Ghan also notes other factors in play for proper QC, such as defining liquid class parameters for each reagent. This allows the pipette channel plungers to optimize the precision of their movements during liquid transfers. “Hamilton offers pre-programmed methods that are specially optimized in collaboration with leading NGS chemistry providers,” says Ghan. “This reduces time and effort that users would otherwise spend on individualized method development.”

Agilent offers several automated electrophoresis instruments for library QC, including the TapeStation, Fragment Analyzer, Femto Pulse, and Bioanalyzer systems. “The sample quality metric determines the recommended fragmentation time and PCR cycle numbers for optimal results,” says Shu. “Agilent offers automated protocols with the Magnis NGS Library Prep System, the Bravo NGS, or Bravo NGS Workstation which are designed with convenient sample QC checks on one of our automated electrophoresis instruments.”

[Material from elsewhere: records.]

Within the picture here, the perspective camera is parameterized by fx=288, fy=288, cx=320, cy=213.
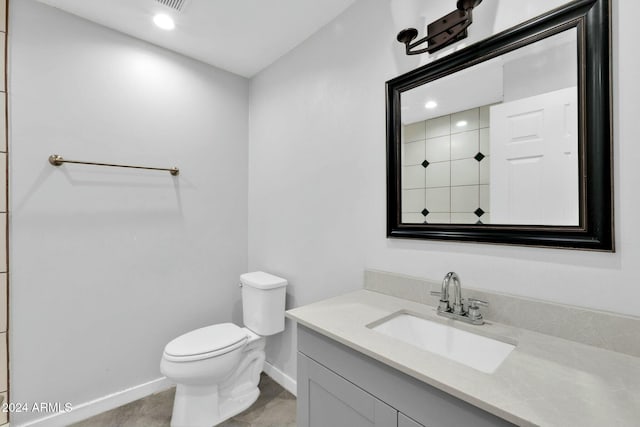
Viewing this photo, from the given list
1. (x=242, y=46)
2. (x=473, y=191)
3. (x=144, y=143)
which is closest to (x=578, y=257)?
(x=473, y=191)

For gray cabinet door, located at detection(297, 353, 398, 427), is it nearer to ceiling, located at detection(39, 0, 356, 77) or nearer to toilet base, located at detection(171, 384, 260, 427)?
toilet base, located at detection(171, 384, 260, 427)

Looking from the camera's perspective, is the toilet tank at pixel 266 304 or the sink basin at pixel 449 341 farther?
the toilet tank at pixel 266 304

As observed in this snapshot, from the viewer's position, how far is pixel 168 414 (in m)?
1.74

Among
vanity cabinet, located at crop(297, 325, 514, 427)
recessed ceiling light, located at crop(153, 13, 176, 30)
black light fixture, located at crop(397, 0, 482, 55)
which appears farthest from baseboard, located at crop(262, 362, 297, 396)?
recessed ceiling light, located at crop(153, 13, 176, 30)

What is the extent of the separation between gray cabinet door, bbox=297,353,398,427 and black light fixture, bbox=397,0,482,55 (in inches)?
52.0

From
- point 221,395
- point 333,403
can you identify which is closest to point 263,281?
point 221,395

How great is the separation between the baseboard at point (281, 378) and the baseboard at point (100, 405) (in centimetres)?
68

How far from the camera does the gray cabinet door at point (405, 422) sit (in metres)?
0.77

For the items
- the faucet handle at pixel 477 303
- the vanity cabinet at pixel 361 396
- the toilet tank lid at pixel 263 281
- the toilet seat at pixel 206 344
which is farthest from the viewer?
the toilet tank lid at pixel 263 281

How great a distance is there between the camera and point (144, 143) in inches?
76.5

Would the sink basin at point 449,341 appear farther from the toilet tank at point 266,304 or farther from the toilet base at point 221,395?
the toilet base at point 221,395

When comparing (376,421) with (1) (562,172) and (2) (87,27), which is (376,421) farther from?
(2) (87,27)

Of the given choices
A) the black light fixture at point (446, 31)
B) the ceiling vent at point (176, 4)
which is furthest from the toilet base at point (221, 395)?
the ceiling vent at point (176, 4)

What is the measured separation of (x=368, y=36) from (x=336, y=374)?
1.60m
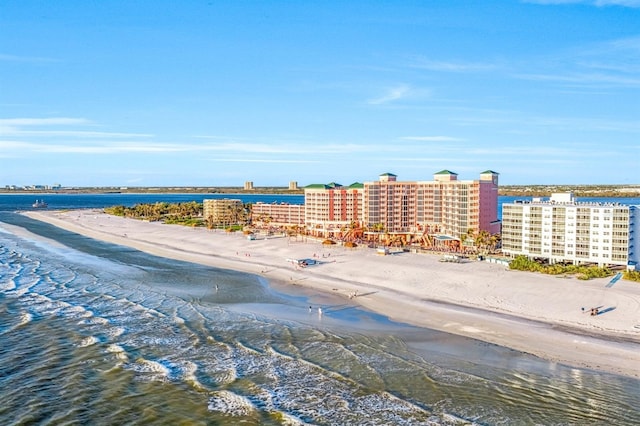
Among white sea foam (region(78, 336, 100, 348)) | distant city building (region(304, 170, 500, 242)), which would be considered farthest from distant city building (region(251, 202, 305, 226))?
white sea foam (region(78, 336, 100, 348))

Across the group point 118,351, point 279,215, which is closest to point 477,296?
point 118,351

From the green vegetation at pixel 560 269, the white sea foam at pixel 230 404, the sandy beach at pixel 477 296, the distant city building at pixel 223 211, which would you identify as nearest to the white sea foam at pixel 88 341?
the white sea foam at pixel 230 404

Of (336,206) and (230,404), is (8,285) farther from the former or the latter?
(336,206)

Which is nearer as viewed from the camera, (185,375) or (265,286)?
(185,375)

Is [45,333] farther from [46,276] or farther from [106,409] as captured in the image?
[46,276]

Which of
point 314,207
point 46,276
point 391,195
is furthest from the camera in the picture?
point 314,207

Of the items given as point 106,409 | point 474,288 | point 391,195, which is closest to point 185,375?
point 106,409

Automating the QC protocols is important for the same reasons as for automating library prep protocols—but even more so, according to Arvind Kothandaraman, Managing Director of Specialty Diagnostics at Revvity, because “after the library preparation, the samples have become more precious.” He suggests incorporating normalization beads during library preparation to reduce QC steps. “Revvity's NEXTFLEX® normalization beads provide a consistent mass and sequencing cluster density for all samples in a library pool, regardless of input amount,” says Kothandaraman. “This shaves off up to three hours in the high-throughput quantification and pooling preparation.”

Revvity's LabChip® GX Touch™ Nucleic Acid Analyzer can also automate library QC tests. “Based on modern microfluidic technologies, it can generate high-quality digitized DNA and RNA quantitation and sizing data within 30 seconds with minimal input requirements,” says Kothandaraman. “With the unique sipper microfluidic chip design, the system can measure 384 samples in one experiment preparation.”

Tips for switching over

Once you’ve decided to automate your library prep workflow, these expert tips might ease the process. Ghan recommends physically mapping the components involved, including reagents, consumables, equipment, and people. “This map can help to uncover pain points and guide decision-making during the transition to an automated system,” he says.

Consider the batch size of your automated library prep workflow, in order to balance dead volume costs associated with reagent consumption, and turnaround time. “If there are not enough samples in the batch to spread out the cost associated with the dead volume, the cost per sample will go up compared to manual workflow,” says Shu. “On the other hand, if the user batches up samples to reduce the cost per sample, it will impact the turnaround time.”

Also consider the level of automation, whether you need partial or full. “Fully automated NGS library prep solutions, such as Revvity's Sciclone® G3 NGSx iQ™ workstation, offer full turnkey, walk-away automation for NGS library prep including fully automated liquid transfers, thermal cycling and bead clean-ups,” says John Fink, General Manager of Automated Liquid Handling at Revvity, noting that using an automation provider with demonstrated library prep solutions is the best way to get a new automation system set up and running quickly.

To minimize materials, miniaturization of reaction volumes may be an advantageous route. This is possible on low volume liquid-handling platforms, such as the Revvity FlexDrop™ iQ non-contact nano dispenser, and Sciclone G3 NGSx HT workstation. “There is a growing trend to reduce the cost of next-generation sequencing,” says Fink. “Backed by standardized and tested miniaturized protocols, these instruments are capable of miniaturizing NGS reactions at up to 1/10th volume, saving labs considerable money.”

If you decide to take the automated plunge, consider it the beginning of a beneficial process. “Increasing lab efficiency is a long-term improvement that begins after switching from manual to automated NGS library prep,” says Shu. “Investing in automation is an investment in your team and pivots your lab into the future.”